=== Problem ===
Only the pictures stay out; please return all the entries below exactly as written.

■ ■ ■ ■

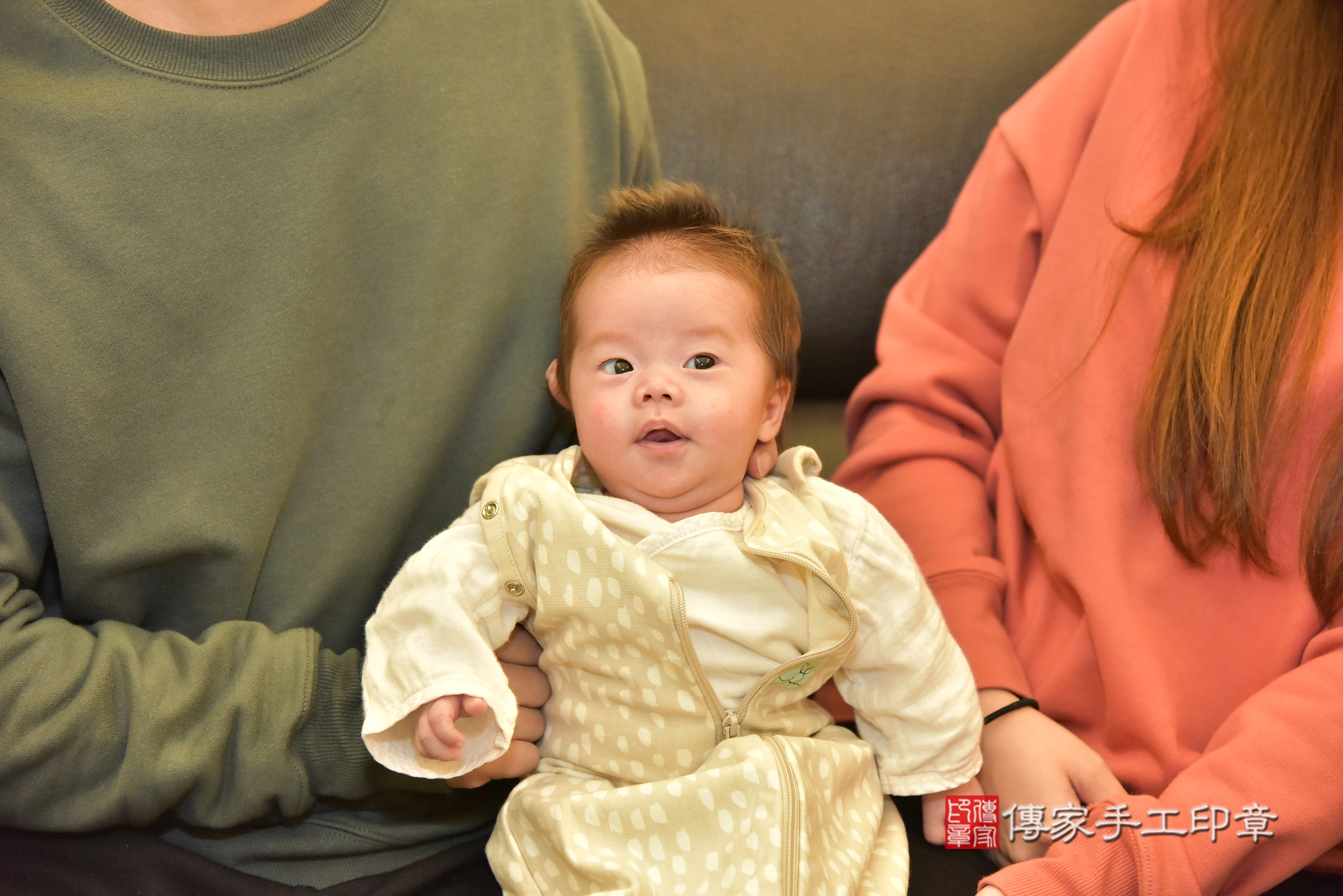 凱凱寶寶(桃園市八德區到府嬰兒凱凱寶寶滿月剃頭理髮、到府嬰兒剃胎毛儀式吉祥話)。到府剃頭剃胎毛主持、專業拍照、證書。★購買「臍帶章、肚臍章、胎毛筆刷印章」贈送：剃頭、收涎、抓周，三選一。2024.12.15，照片2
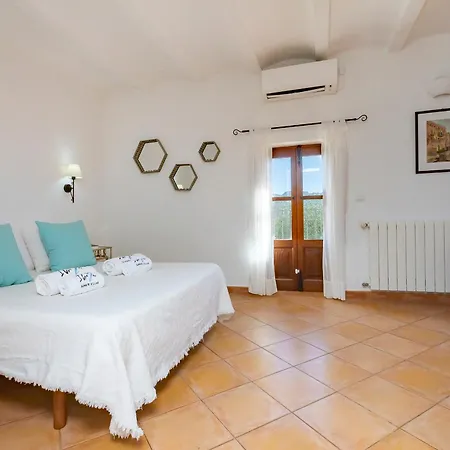 In Sleeps 10 - Sa Vinya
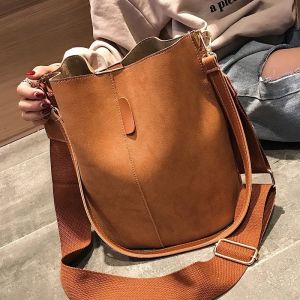 Vintage Matte PU Leather Women Bucket Shoulder Bag Large Capacity Lady Handbag Luxury Design Messenger Bag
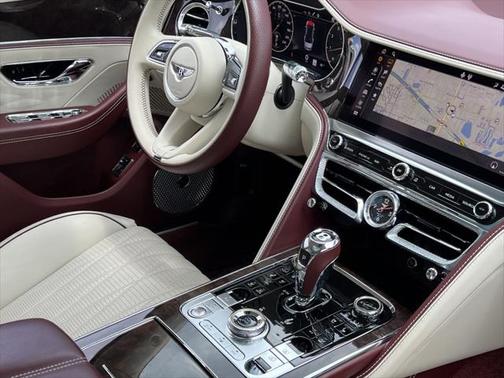 2022 Bentley Flying Spur V8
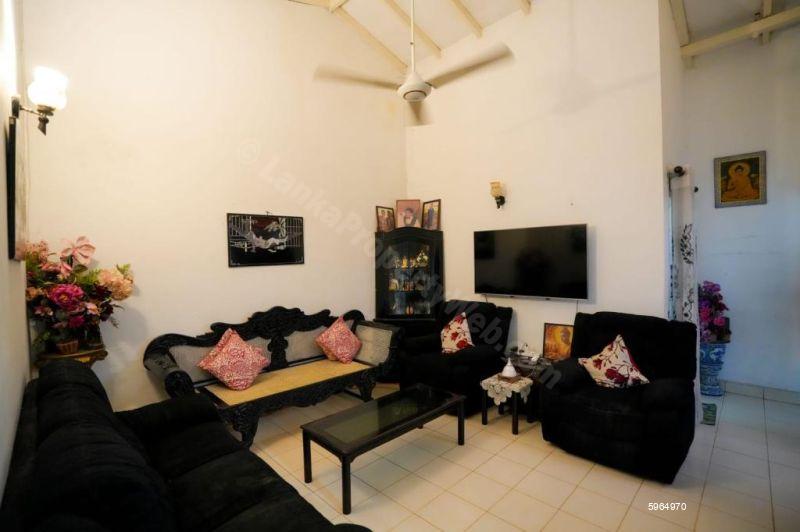 House for sale in Athurugiriya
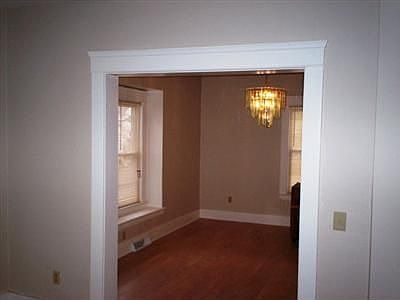 3rd image of 117 Arkansas Ave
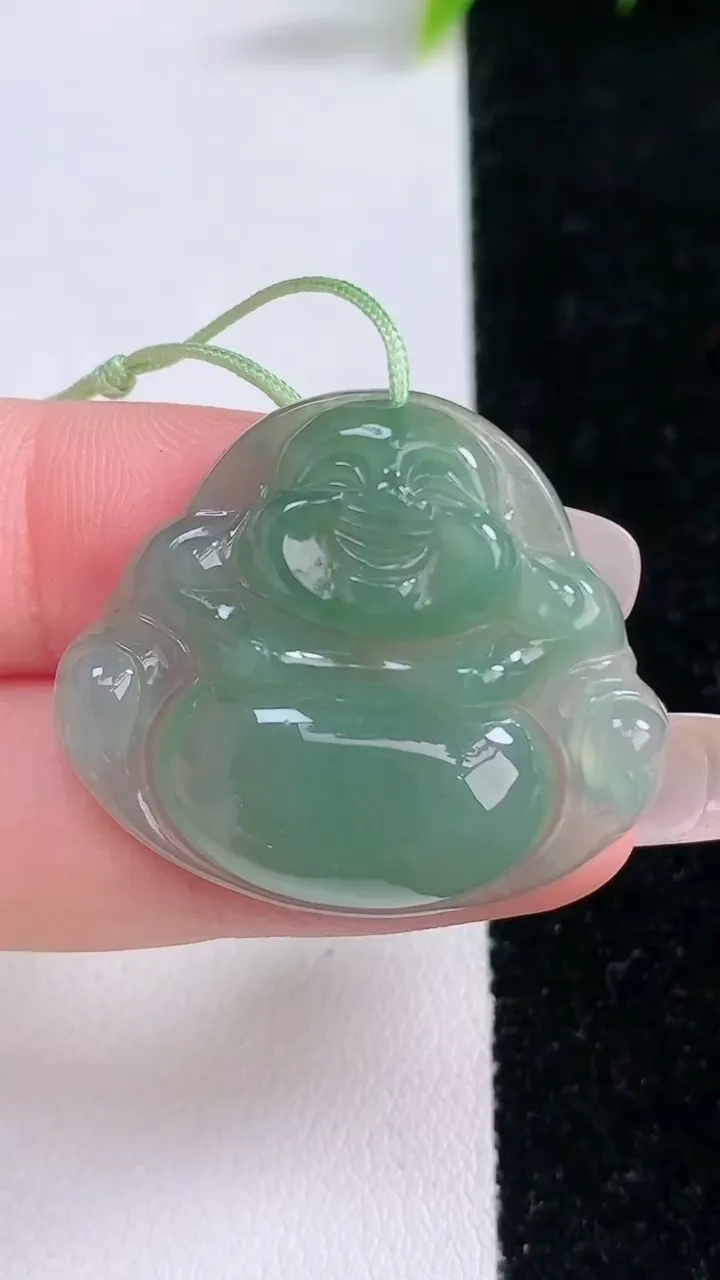 天然A货翡翠佛公吊坠，尺寸27.4-31.8-5.6，重量:7.44g
1月28日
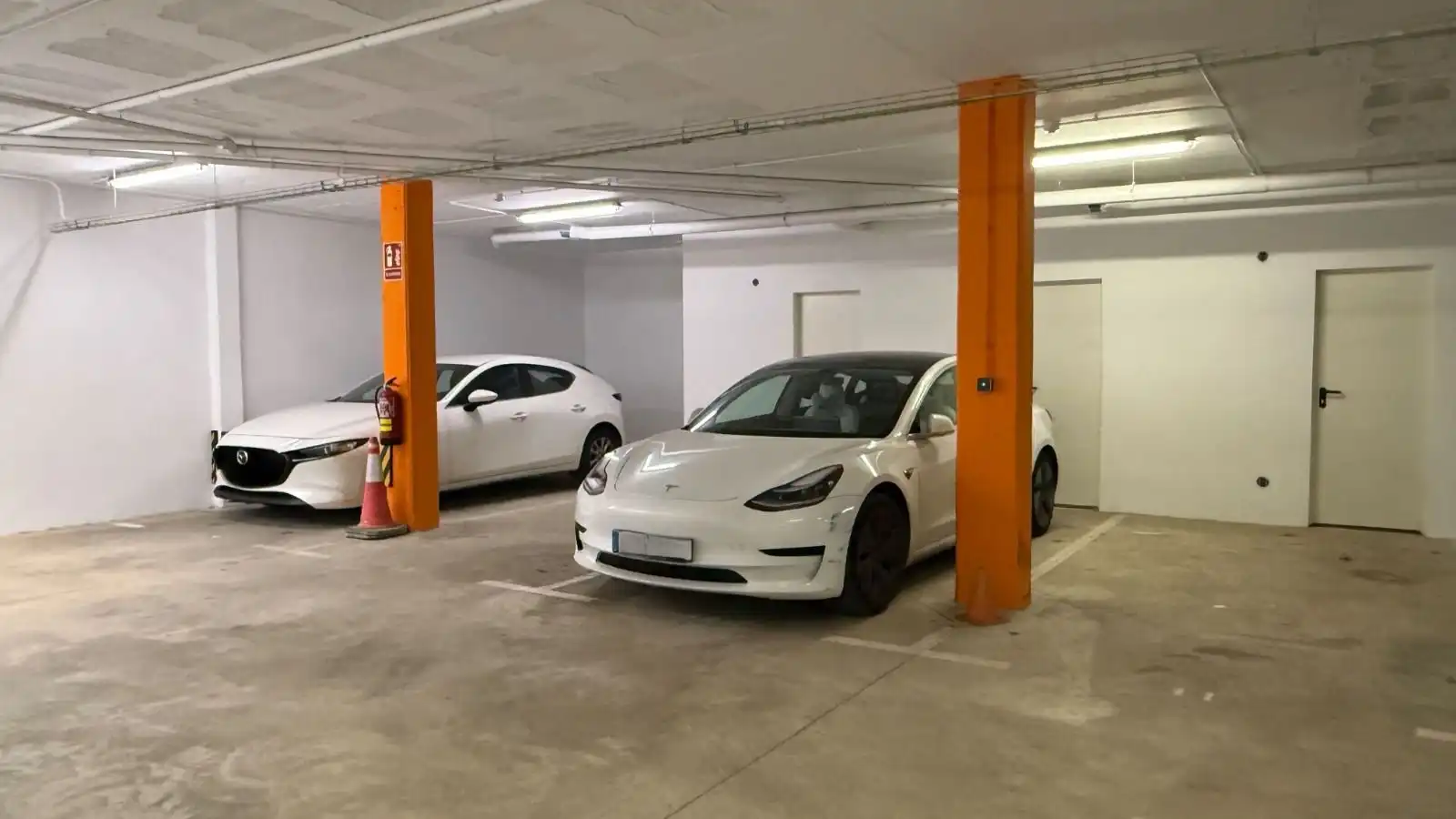 Parking de Piso en venta en Sant Boi de Llobregat con Aire acondicionado, Calefacción y Trastero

■ ■ ■ ■

=== Answer for the task ===
 凱凱寶寶(桃園市八德區到府嬰兒凱凱寶寶滿月剃頭理髮、到府嬰兒剃胎毛儀式吉祥話)。到府剃頭剃胎毛主持、專業拍照、證書。★購買「臍帶章、肚臍章、胎毛筆刷印章」贈送：剃頭、收涎、抓周，三選一。2024.12.15，照片2
 In Sleeps 10 - Sa Vinya
 Vintage Matte PU Leather Women Bucket Shoulder Bag Large Capacity Lady Handbag Luxury Design Messenger Bag
 2022 Bentley Flying Spur V8
 House for sale in Athurugiriya
 3rd image of 117 Arkansas Ave
 天然A货翡翠佛公吊坠，尺寸27.4-31.8-5.6，重量:7.44g
1月28日
 Parking de Piso en venta en Sant Boi de Llobregat con Aire acondicionado, Calefacción y Trastero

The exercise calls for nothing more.